There is no reason whatsoever for anyone of any faith tradition to engage an atheist in debate. Doing so serves no purpose. It is always a waste of time.
I am not saying that people of faith should not examine their own beliefs. It is always beneficial for a religious person to ask questions about their religion. All religions have stories — or myths — that contain fantastic elements. Believers are wise to give serious consideration to these stories, and to decide whether they believe them literally, metaphorically or not at all. The question of why God — Allah, Wakan Tanka, Krishna &c, — allows evil to exist, known as “the Problem of Evil”, is one that people of all traditions have wrestled with for millenia, and is worth thinking about. All individuals experience difficulties in life, which cause some to question whether any deity exists or has any effect in their lives. Everyone will experience doubt about deeply held convictions at times, and there is nothing wrong with thinking those doubts through. Certainly, through the process of examining, questioning and doubting, some will come to the conclusion that they do not believe what they once did. I wish them well.
For those who continue on, in whatever faith tradition seems best to them, religion offers more opportunity to learn and grow than any human being can hope to exhaust in their lifetime. The devout Jew, Christian or Muslim, Hindu or Buddhist can spend decades studying their sacred texts and not scratch the surface of the wisdom that can be obtained. Of course, such study will only be enhanced by frequent discussion by other believers — whether of one’s own tradition, or an open-minded member of another faith — and by much meditation and contemplation. It should, but unfortunately does not, go without saying that all of the world’s faith traditions are completely compatible with science — they are separate disciplines, dealing with different spheres of knowledge. Against all this are atheists, who offer nothing, no belief whatsoever.
There are no proofs, either for or against the existence of God, by whatever name. There is no claim that anyone can make in opposition to or in support of any kind of deity or spiritual being that will lay the matter to rest. Many will claim that they can absolutely prove that their side is the right one — they can’t. For atheists, the argument is the limit of their position.

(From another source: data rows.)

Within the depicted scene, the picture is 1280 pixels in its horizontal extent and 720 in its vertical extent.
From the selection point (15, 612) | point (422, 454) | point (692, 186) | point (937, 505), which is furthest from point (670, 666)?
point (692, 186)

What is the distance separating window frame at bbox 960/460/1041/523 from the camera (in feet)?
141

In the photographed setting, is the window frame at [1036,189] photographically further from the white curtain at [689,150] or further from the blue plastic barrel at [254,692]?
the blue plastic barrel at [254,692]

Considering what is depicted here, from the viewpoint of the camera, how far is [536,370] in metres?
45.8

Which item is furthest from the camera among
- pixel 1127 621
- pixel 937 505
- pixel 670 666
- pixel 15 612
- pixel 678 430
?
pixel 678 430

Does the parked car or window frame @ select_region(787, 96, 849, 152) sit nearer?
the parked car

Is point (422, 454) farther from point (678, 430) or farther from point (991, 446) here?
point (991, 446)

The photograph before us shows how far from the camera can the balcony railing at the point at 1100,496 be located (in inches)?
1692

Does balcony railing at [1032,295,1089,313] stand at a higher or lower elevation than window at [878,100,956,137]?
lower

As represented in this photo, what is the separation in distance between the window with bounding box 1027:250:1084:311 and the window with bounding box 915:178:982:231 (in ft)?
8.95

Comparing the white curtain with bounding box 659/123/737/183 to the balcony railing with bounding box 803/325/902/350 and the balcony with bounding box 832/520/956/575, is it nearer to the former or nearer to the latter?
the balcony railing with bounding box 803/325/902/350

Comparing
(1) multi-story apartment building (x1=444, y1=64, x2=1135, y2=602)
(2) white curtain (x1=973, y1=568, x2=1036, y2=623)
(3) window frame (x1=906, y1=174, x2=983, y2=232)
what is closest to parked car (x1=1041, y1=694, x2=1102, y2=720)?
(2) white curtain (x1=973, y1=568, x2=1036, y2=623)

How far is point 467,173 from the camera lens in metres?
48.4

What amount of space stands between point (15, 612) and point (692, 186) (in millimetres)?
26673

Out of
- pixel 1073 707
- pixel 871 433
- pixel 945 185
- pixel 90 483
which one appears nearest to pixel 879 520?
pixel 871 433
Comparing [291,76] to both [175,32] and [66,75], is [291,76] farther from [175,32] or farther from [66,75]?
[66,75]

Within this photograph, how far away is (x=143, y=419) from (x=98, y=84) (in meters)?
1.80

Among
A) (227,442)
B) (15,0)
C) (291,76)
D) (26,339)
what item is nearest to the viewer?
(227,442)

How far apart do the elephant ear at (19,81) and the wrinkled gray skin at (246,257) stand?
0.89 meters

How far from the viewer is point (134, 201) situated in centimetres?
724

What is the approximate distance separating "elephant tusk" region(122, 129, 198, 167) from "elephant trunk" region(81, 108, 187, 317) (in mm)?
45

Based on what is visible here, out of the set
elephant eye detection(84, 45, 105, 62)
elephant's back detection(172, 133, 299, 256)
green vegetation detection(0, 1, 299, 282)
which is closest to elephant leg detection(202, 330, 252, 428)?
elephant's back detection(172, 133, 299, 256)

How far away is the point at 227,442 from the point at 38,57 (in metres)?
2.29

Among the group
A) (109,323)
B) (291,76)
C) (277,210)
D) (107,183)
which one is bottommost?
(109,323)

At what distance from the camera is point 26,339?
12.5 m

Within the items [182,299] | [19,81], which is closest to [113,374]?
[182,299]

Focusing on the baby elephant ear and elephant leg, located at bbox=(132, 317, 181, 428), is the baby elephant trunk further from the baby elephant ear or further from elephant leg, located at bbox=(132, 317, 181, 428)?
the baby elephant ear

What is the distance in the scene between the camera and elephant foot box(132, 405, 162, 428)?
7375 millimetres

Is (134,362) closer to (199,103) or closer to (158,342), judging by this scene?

There is nowhere else they can go, nothing else they can learn. For the believer, the argument is a distraction from the depths of wisdom. Though neither the atheist nor the believer will ever win the argument, the believer will always lose, because they waste time and energy they could spend better on deepening their understanding, even if they just stare at the stars for an hour.
It is certainly difficult to avoid the temptation to argue with atheists. They try to make it so. It is always better to simply ignore them, no matter what claim they make. As people of faith — whatever our faith may be — we have access to worlds that atheists can’t perceive. The best way for us to entice them to consider whether or not we have something of value is not to argue with them — that is playing their game on their field by their rules — but to live fully in our faith. If we truly believe, then we hold the position that the existence of God is not debatable. Let us not debate it.